We are peering into a centre-left eternity. The great May majority will erode a bit. But precedents suggest that New Labour should carry through into a second government, though with a smaller majority, at the elections of 2002 or earlier. Tony Blair's personal popularity and authority in the country appear to be still growing, five months into the new administration, rather than slackening off. "Events" must surely dent him as time passes, but Britain's honeymoon with this man is showing no signs of the customary disillusion. Could this last into a copper or even silver wedding?

More significant still are the shadowy outlines of a centre-left "settlement", broader than a power mono- poly by the Labour Party. The joint cabinet committee in which Liberal-Democrat and Labour politicians consult is only a first token. But Mr Blair did not need this innovation, still shocking to many of the rank and file on either side, to get his way in the next five years. He set it up with a view to the distant future. Assured of Lib-Dem loyalty, he could seriously hope to rule for a generation.

This is the embryo of coalition politics. If the Government goes ahead in a few years' time with a referendum on a proportional voting system and wins it, then a Lib-Lab coalition will almost certainly be born as a formal institution. That sort of government would inaugurate a pattern familiar in Germany, for example.

There, for almost all the Federal Republic's 48-year life, two big parties - the Christian Democrats (CDU) and Social Democrats (SPD) - have alternated in power through coalitions with the smaller Free Democrats. And that is the sort of political framework we seem to be heading for. The electoral system to be used by the Scottish parliament - two votes, one for a single- member constituency, one for a regional party list - is a rough imitation of Germany's. If the Scots feel comfortable with it, and if the British vote for PR, it's the most likely form to be adopted for Westminster elections. And its outcome will, pretty certainly, be a Lib-Lab coalition which could prolong centre-left government into the 2020s.

British debates about coalition government follow much the same tramlines in the Oxford Union or the Dog & Duck. There is the moan about small parties forcing big parties to betray their manifestos. There is the groan about coalitions making a mockery of the will of the voters. Then there is the odd person out, usually a woman, who gets up and says that adversarial politics are ridiculous and it's high time politicians paid regard to what unites them rather than what divides them. End of debate! I don't deny that there is something to all these points. But if coalitions are coming, then the British ought to be learning the crude rules of how to get along with them.

Voting habits will change, for a start.

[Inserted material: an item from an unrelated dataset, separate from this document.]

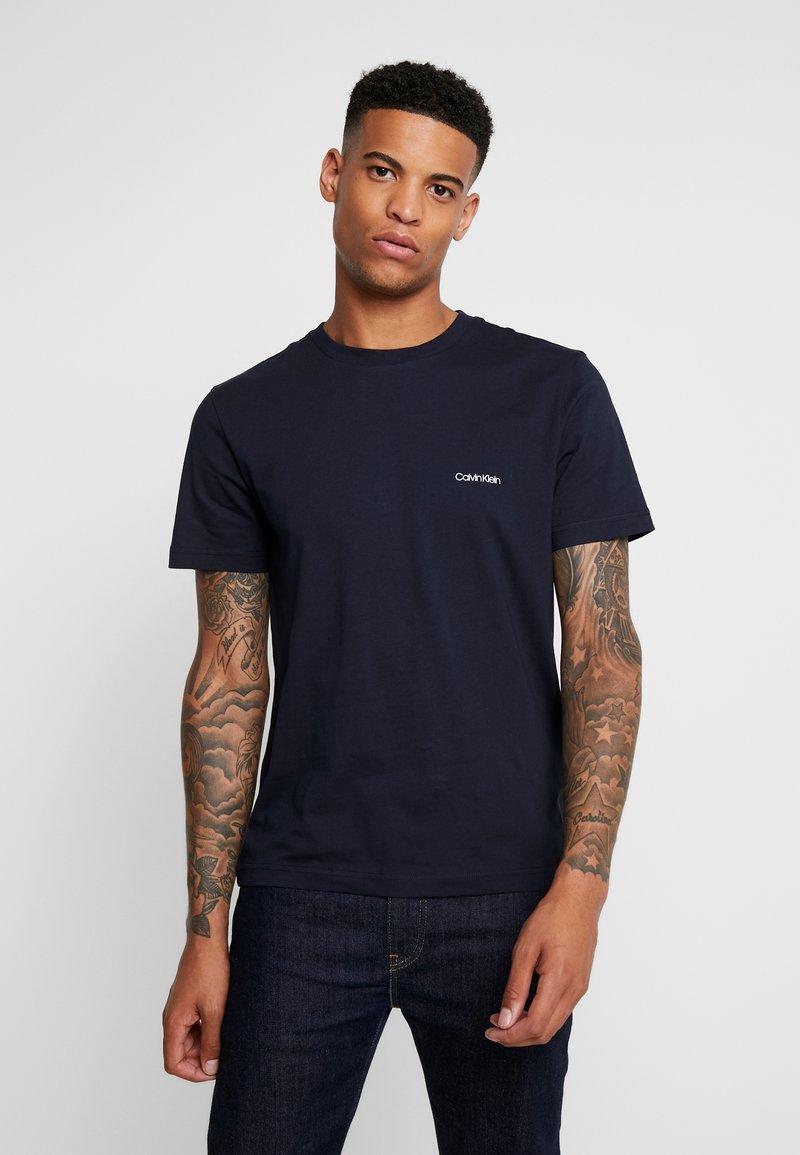 Calvin Klein - CHEST LOGO - Basic T-shirt - calvin navy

The two-vote system we are likely to get tempts people to vote for a constituency candidate from party A and for the list of party B. In other words people rapidly learn to vote for a coalition rather than a party. Many Germans, for example, habitually vote SPD or CDU for their local MP, but Free Democrat for the list. They want a government led by Social Democrats but with Free Democrat ministers to prevent any socialist extremism (hardly a danger with the SPD). Or they want Christian Democrat conservatives in charge of the economy but Free Democrats to ensure that civil liberties are not reduced.

We will see if the Scots use their two votes like this. Pundits who assume that they won't split their vote are in for a nasty surprise. Those who vote Labour with their first vote will often throw their second vote to the Scottish National Party or the Lib Dems. The parties likely to harvest both votes from their supporters are the SNP and the angrily isolated Scottish Tories.

Paddy Ashdown and the Liberal Democrats will have to learn the basic rule of being the junior party in a coalition: that change is effected by treachery. The decisive event in German politics is when the Free Democrats defect from one big partner and join the other.

This can make the third party look shabby. After some years in partnership, it can begin to seem that the party has no principles, only desperation to stay in power. And when most of its voters come to see the party as a mere coalition ingredient, the necessary ketchup on the chips, the party begins to lose "profile" with its core supporters and its hold on their votes slips away. The best defence against this sort of decline is personality. A big, dramatic figure holding a senior post in the coalition - Paddy Ashdown as Foreign Secretary - can at least slow this process down.

But an opposition has to learn new rules, too. The first is to hug the centre. There will be no more landslides like 1979 or 1997. Victory depends on small percentage changes in the vote, and on tireless work to conciliate and eventually detach the junior coalition partner. There is no sign that the Tories have grasped this. Neither have they realised that regional devolution will be crucial for an opposition. Here, in a Wessex or Anglian parliament, is the chance for a Tory administration to show the nation what a good government it could form at Westminster. Recruiting the aggrieved periphery against the centre will be the key opposition strategy.

But none of this is inevitable. If the "Great Peace" of endless centre- leftism is to swaddle Britain like a duvet, Tony Blair must sort out one or two things. First, the monarchy has to be given new batteries. If it conks out halfway down the road to constitutional reform, the whole programme will be blocked. Second, Scotland. If devolution is not managed with the tact and craft it needs, the Scots could slide into independence, and Blair's grip on Westminster might not survive the crisis.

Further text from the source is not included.